Categorification and applications in topology and representation theory

Abstract

This thesis splits into two major parts. The connection between the two parts is the notion of "categorification" which we shortly explain/recall in the introduction. In the first part of this thesis we extend Bar-Natan's cobordism based categorification of the Jones polynomial to virtual links. Our topological complex allows a direct extension of the classical Khovanov complex (h=t=0), the variant of Lee (h=0,t=1) and other classical link homologies. We show that our construction allows, over rings of characteristic 2, extensions with no classical analogon, e.g. Bar-Natan's Z/2Z-link homology can be extended in two non-equivalent ways. Our construction is computable in the sense that one can write a computer program to perform calculations, e.g. we have written a MATHEMATICA based program.

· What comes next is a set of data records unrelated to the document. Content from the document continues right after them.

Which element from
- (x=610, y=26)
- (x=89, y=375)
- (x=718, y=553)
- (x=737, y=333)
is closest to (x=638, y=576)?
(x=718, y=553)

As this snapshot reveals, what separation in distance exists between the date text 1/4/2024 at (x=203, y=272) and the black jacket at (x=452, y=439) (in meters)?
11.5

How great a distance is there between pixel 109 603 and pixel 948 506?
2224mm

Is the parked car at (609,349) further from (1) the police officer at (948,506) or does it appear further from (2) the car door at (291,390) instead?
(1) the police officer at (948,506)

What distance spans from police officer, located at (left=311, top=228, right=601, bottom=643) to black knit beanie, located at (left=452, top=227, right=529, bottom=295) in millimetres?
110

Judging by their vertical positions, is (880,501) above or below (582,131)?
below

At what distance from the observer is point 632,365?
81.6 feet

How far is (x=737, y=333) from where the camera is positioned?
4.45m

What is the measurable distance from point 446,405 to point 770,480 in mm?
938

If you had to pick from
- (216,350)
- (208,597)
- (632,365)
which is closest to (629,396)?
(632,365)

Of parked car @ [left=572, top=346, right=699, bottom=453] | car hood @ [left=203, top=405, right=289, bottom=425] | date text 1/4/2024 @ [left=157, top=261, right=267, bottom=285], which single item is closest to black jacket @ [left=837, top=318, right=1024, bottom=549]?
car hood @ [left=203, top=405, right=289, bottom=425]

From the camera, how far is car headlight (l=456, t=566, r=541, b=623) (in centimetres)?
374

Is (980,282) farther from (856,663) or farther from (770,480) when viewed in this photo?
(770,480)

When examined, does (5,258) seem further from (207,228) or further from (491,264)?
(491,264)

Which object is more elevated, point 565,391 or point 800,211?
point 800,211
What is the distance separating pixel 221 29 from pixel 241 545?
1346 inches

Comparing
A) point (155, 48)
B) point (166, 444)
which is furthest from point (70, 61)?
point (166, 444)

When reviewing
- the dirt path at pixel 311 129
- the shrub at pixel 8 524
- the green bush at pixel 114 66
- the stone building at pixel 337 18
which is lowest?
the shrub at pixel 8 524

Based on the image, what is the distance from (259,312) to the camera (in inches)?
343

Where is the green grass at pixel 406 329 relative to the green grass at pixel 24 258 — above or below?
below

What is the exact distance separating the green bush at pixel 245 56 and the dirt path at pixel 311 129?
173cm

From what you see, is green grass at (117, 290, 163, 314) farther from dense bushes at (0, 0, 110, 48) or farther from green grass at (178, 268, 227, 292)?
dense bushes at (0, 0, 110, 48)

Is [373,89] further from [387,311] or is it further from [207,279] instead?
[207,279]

Moreover, we give a classification of all unoriented TQFTs which can be used to define virtual link homologies from our topological construction. Furthermore, we prove that our extension is combinatorial and has semi-local properties. We use the semi-local properties to prove an application, i.e. we give a discussion of Lee's degeneration of virtual homology. In the second part of this thesis (which is based on joint work with Mackaay and Pan) we use Kuperberg's sl3 webs and Khovanov's sl3 foams to define a new algebra KS, which we call the sl3 web algebra. It is the sl3 analogue of Khovanov's arc algebra Hn. We prove that KS is a graded symmetric Frobenius algebra. Furthermore, we categorify an instance of q-skew Howe duality, which allows us to prove that KS is Morita equivalent to a certain cyclotomic KLR-algebra. This allows us to determine the split Grothendieck group K0(KS), to show that its center is isomorphic to the cohomology ring of a certain Spaltenstein variety, and to prove that KS is a graded cellular algebra.